__Data shown__
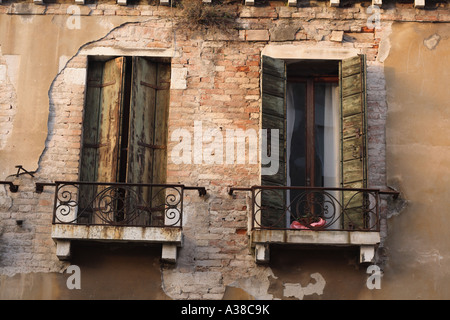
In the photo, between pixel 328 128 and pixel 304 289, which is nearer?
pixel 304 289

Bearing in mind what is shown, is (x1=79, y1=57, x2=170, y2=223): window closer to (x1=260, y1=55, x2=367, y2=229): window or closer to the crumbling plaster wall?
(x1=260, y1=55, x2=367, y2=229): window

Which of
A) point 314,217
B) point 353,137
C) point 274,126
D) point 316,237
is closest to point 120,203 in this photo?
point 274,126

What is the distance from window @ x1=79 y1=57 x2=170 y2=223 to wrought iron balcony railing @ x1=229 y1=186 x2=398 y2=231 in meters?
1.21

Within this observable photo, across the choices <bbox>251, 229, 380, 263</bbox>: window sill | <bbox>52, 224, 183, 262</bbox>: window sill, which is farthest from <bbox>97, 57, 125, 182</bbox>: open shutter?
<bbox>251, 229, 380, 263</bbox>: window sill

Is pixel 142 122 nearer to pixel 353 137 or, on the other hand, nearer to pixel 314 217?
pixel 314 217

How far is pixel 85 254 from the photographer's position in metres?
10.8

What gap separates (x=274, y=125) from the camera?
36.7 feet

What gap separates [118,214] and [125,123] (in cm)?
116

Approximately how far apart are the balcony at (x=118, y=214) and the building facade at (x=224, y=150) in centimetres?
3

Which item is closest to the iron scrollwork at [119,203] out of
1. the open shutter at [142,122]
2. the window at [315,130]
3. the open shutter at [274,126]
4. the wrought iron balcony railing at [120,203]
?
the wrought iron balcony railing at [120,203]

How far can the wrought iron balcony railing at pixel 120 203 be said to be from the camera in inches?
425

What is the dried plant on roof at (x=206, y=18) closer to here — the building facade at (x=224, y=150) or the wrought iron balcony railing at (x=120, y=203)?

* * *

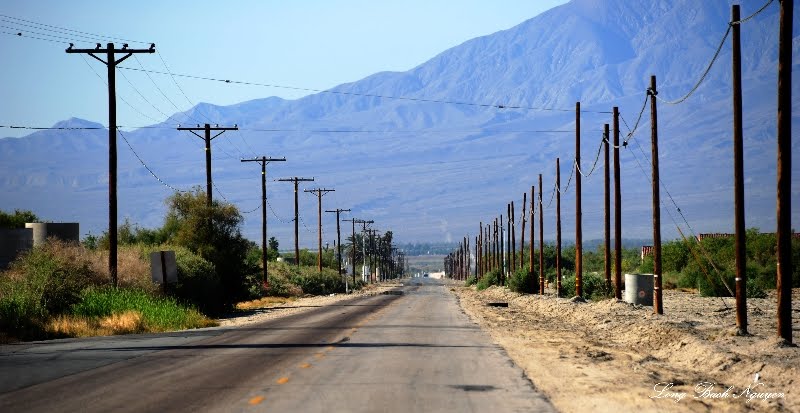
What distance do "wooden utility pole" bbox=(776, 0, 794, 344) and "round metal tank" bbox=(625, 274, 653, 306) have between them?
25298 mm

==

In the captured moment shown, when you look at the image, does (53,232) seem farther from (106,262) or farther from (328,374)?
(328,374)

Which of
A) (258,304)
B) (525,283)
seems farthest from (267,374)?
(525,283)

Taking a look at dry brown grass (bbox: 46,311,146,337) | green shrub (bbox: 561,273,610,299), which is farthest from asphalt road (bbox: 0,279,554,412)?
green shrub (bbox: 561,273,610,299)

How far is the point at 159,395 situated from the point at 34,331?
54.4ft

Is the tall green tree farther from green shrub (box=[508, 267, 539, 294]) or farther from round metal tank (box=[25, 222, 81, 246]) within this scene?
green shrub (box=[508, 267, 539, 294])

__Written exercise__
Find each line in the records that contains the word "between", and copy every such line in full.

__Exercise response__
In the photo, between pixel 328 128 and pixel 304 289, which is nearer?
What distance do "wooden utility pole" bbox=(776, 0, 794, 344) and "round metal tank" bbox=(625, 274, 653, 306) have between them?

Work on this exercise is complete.